━━━ Records for the exercise
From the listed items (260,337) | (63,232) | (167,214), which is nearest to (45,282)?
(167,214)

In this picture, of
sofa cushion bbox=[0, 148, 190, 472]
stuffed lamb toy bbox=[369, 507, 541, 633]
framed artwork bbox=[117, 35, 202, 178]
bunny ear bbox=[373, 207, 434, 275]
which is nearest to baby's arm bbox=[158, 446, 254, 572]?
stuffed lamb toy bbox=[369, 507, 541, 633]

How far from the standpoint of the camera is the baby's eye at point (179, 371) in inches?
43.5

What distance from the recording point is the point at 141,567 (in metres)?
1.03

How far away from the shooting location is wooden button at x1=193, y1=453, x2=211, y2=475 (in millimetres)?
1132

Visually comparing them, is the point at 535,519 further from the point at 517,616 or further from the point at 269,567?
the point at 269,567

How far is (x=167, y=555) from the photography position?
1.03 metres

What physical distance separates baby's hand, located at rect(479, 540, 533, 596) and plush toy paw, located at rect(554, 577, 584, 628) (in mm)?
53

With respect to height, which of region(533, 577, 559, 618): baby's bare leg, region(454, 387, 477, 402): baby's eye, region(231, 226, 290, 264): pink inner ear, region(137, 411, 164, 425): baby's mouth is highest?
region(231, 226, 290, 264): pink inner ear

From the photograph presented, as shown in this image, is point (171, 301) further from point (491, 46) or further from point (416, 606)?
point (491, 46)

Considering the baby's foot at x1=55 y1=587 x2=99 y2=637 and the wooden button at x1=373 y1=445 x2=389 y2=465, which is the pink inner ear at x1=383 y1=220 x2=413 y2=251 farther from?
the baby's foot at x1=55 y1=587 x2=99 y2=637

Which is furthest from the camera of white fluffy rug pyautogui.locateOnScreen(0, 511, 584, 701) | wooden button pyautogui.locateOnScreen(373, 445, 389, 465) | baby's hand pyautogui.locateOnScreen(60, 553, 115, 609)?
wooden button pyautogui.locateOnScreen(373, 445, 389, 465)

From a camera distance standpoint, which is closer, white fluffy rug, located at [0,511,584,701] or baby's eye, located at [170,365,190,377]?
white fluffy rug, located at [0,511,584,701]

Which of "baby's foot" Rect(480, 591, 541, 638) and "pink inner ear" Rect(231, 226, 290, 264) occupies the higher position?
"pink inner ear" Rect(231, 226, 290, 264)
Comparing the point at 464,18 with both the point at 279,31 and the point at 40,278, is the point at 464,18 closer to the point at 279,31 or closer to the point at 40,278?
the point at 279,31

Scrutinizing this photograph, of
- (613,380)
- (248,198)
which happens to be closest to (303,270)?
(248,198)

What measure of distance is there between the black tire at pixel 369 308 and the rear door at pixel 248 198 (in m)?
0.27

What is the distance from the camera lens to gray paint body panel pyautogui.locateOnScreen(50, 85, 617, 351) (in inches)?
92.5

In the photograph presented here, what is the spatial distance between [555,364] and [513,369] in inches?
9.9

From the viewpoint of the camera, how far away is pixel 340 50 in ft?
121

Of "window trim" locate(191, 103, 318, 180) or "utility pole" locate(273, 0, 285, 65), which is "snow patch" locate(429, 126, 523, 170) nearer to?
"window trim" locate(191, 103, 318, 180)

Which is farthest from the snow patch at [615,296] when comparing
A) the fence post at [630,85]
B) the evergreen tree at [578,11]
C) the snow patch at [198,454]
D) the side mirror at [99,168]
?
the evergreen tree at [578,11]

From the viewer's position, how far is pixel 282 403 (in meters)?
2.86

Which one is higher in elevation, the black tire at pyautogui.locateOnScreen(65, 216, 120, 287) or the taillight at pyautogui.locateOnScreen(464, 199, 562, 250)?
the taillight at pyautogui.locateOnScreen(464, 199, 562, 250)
━━━━━━
**Written exercise**: Rewrite the lines of the items as a Markdown table with columns No. and Line, numbering each row. Begin at the line that contains "What measure of", stop after the last line of the items, and leave out blank lines.

**Answer to the exercise**:
| No. | Line |
|---|---|
| 1 | What measure of distance is there between the black tire at pixel 369 308 and the rear door at pixel 248 198 (in m)? |
| 2 | 0.27 |
| 3 | What is the distance from the camera lens to gray paint body panel pyautogui.locateOnScreen(50, 85, 617, 351) (in inches)? |
| 4 | 92.5 |
| 5 | In the photograph presented here, what is the spatial distance between [555,364] and [513,369] in inches? |
| 6 | 9.9 |
| 7 | From the viewpoint of the camera, how far away is pixel 340 50 in ft? |
| 8 | 121 |
| 9 | Of "window trim" locate(191, 103, 318, 180) or "utility pole" locate(273, 0, 285, 65), which is "snow patch" locate(429, 126, 523, 170) nearer to? |
| 10 | "window trim" locate(191, 103, 318, 180) |
| 11 | Which is farthest from the snow patch at [615,296] when comparing |
| 12 | A) the fence post at [630,85] |
| 13 | B) the evergreen tree at [578,11] |
| 14 | C) the snow patch at [198,454] |
| 15 | D) the side mirror at [99,168] |
| 16 | ? |
| 17 | the evergreen tree at [578,11] |
| 18 | From the viewer's position, how far is pixel 282 403 (in meters)? |
| 19 | 2.86 |
| 20 | Which one is higher in elevation, the black tire at pyautogui.locateOnScreen(65, 216, 120, 287) or the taillight at pyautogui.locateOnScreen(464, 199, 562, 250)? |
| 21 | the taillight at pyautogui.locateOnScreen(464, 199, 562, 250) |